* _Reading passage_:

----------

There are currently a few technical issues that prevent the existence of a fully open-source distributed.net while still allowing us to verify/ensure the operational capacity of all clients. Some of these major issues are highlighted here, as well as some of our evaluations of these issues. There are many other remaining issues that usually are classifiable as a subset of one of these problems. It is highly suspected that all of these problems are not fully solvable in a fully secure manner.

Operational Code Authentication

We have programs that perform a known behavior (test all possible keys within a sequence), and produce output that is dependent upon the known behavior (out buffer files). It would be desirable to be able to determine if the output of a given instance of our program that was running on an "untrusted host" was in fact generated by an instance of our program with the same behavior.

When running on an "untrusted host", it cannot be guaranteed that a given program is running without modifications to it that could alter its expected behavior in a way that could produce valid-but-inaccurate output.

For distributed.net's clients, valid-but-inaccurate output would mean that the client would claim to have completed the work assigned to it, when it has in fact not done so at all. It would be desirable to have tolerance of a limited scope of modifications to the client, such as allowing cosmetic or functional changes that do not alter the work-completion expectation.

Unfortunately, since the code is running on an untrusted host, you cannot rely upon safety measures that are implemented entirely on the client side, since the behavior of this checking can be altered or completely bypassed by modifying the code. Examples of types of checks that this includes are:

  • Runtime checksum computation of the executing binary. These computations can be modified such that the computation is not actually done, and instead a pre-computed constant is used (determined by observing the behavior of a valid client). Even if you assume that the checksum verification cannot be bypassed (which is not possible to ensure), nothing prevents a clever individual from dynamically patching the binary in-memory once the checksums have been done. Note that this category also includes cryptographic code-signing or signature verification techniques.
  • Binary obfuscation. There are many techniques to discourage reverse-engineering attempts on binaries that are done at runtime, such as self-decompression, self-decryption, self-checksum verification, anti-debugger roadblocks, and others.
  • Operational self-checks. Attempts by the client to actively "test" execution paths to compare the output of known test-cases are ineffectual, since it is possible to do any of the following: alter the self-check harness to ignore or not perform the test results; alter the self-check harness to unknowingly call a duplicated copy of the affected functions that have not been modified; alter the affected functions to detect self-check invocations and return valid test results.

----------

* _Data section_:
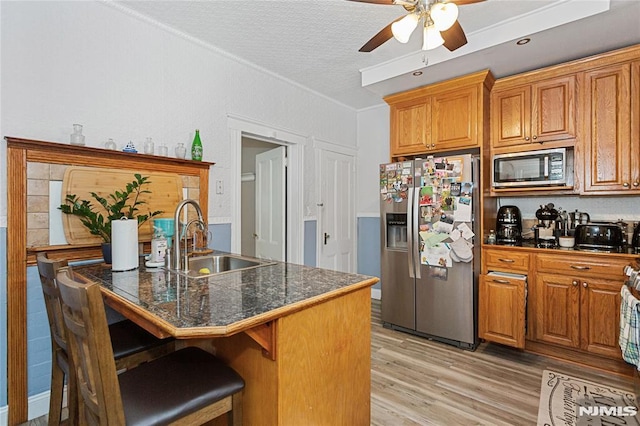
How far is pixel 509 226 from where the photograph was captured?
298cm

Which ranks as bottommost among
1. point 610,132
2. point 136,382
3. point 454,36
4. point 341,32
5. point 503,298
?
point 503,298

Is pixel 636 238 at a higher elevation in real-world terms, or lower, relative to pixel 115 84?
lower

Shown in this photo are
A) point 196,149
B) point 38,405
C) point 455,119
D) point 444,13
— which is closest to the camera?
point 444,13

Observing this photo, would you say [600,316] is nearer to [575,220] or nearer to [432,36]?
[575,220]

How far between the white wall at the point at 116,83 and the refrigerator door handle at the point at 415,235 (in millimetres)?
1664

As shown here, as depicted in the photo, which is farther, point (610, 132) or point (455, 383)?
point (610, 132)

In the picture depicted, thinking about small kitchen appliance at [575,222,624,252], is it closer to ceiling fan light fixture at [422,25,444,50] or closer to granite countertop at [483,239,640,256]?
granite countertop at [483,239,640,256]

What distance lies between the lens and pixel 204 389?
114cm

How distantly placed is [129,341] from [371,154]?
3631 millimetres

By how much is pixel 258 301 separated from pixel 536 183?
2.72m

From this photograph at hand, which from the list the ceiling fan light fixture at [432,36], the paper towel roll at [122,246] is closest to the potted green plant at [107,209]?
the paper towel roll at [122,246]

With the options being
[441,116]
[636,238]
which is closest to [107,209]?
[441,116]

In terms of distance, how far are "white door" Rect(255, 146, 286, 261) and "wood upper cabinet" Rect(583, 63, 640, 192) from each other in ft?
9.36

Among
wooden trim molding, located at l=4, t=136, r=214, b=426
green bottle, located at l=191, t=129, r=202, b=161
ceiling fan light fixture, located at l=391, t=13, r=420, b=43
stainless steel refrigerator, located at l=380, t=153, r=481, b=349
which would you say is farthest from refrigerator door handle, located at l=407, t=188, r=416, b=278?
wooden trim molding, located at l=4, t=136, r=214, b=426
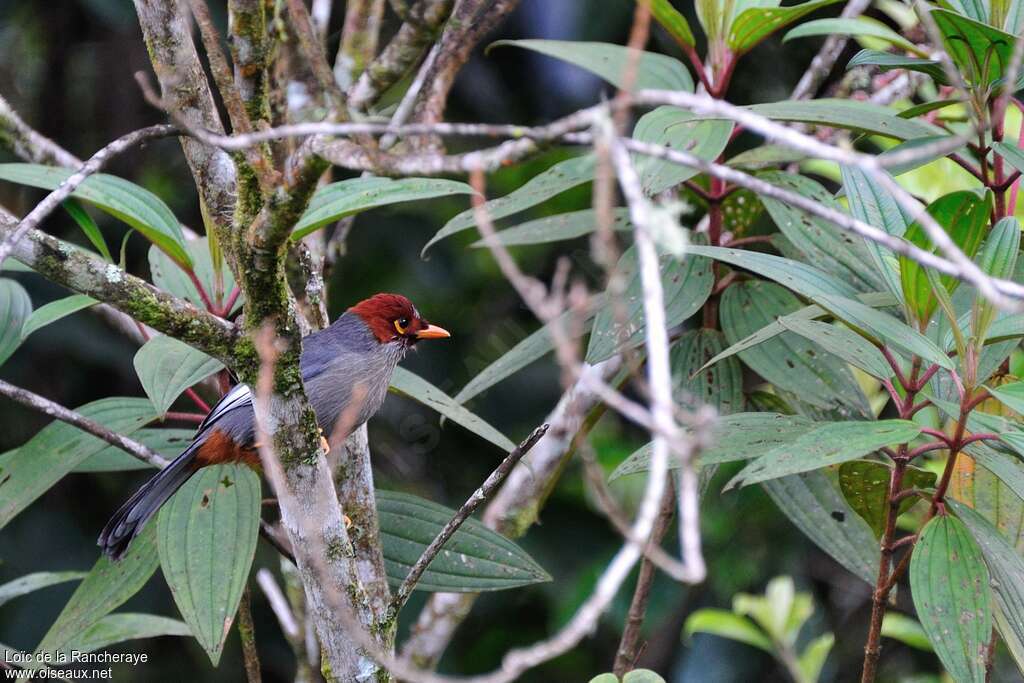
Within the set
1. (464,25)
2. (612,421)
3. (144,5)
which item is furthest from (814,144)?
(612,421)

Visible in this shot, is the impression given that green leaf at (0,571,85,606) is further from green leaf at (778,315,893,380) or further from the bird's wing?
green leaf at (778,315,893,380)

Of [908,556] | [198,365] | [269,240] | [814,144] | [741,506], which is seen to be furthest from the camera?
[741,506]

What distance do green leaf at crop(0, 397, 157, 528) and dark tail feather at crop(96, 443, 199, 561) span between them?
0.55 ft

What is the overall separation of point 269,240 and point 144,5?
2.62 feet

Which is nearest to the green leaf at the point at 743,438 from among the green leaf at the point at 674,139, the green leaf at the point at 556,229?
the green leaf at the point at 674,139

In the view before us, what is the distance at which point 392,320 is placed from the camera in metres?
3.84

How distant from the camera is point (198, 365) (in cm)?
252

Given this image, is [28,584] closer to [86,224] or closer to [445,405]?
[86,224]

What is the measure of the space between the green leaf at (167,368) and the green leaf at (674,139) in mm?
1077

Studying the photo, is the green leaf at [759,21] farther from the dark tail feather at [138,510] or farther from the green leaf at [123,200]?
the dark tail feather at [138,510]

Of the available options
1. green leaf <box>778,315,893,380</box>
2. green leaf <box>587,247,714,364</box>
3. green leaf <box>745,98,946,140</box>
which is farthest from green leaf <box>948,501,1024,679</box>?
green leaf <box>745,98,946,140</box>

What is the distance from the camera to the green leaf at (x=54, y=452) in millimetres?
2498

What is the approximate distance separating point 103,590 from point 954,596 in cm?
189

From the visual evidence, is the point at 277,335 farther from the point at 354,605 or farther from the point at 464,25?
the point at 464,25
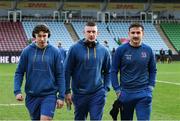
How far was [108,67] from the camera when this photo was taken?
9.37 metres

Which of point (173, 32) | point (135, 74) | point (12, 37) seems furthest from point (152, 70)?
point (173, 32)

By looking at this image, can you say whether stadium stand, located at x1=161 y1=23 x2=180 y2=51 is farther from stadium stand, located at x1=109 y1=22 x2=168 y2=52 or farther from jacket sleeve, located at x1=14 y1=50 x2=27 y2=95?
jacket sleeve, located at x1=14 y1=50 x2=27 y2=95

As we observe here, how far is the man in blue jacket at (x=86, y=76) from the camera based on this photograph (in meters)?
8.93

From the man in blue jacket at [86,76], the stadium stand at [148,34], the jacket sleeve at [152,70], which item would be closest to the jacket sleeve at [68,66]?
the man in blue jacket at [86,76]

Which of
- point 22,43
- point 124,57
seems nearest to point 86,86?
point 124,57

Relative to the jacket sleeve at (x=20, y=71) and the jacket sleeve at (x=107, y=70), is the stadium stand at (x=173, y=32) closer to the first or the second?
the jacket sleeve at (x=107, y=70)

----------

* _What is needed_: Continue the passage above on why distributed.net cannot be fully open source, starting after its last sentence.

* _Response to this task_:
  • Cryptographic signing of transmitted data. This method attempts to distinguish an "official" version from non-official versions ("official" versions contain an embedded "official" private key for the data signing). Although this permits identification on the remote end, the distributed binaries must contain a private key, which is admittedly not going to be very private anymore. Nothing prevents tampering with an official binary to make it unknowingly sign invalid data that it produces. Also, nothing prevents the private key from being manually extracted from an official binary (via reverse engineering) and inserted into a non-official binary. Obfuscation attempts to hide the private key are inadequate, since an official binary eventually must derive the private key during its operations.
  • a combination of the above, such as using the result of a self-check as a seed/key to decrypt a final portion of the code at runtime, will also be ineffective. There are also many other possibilities.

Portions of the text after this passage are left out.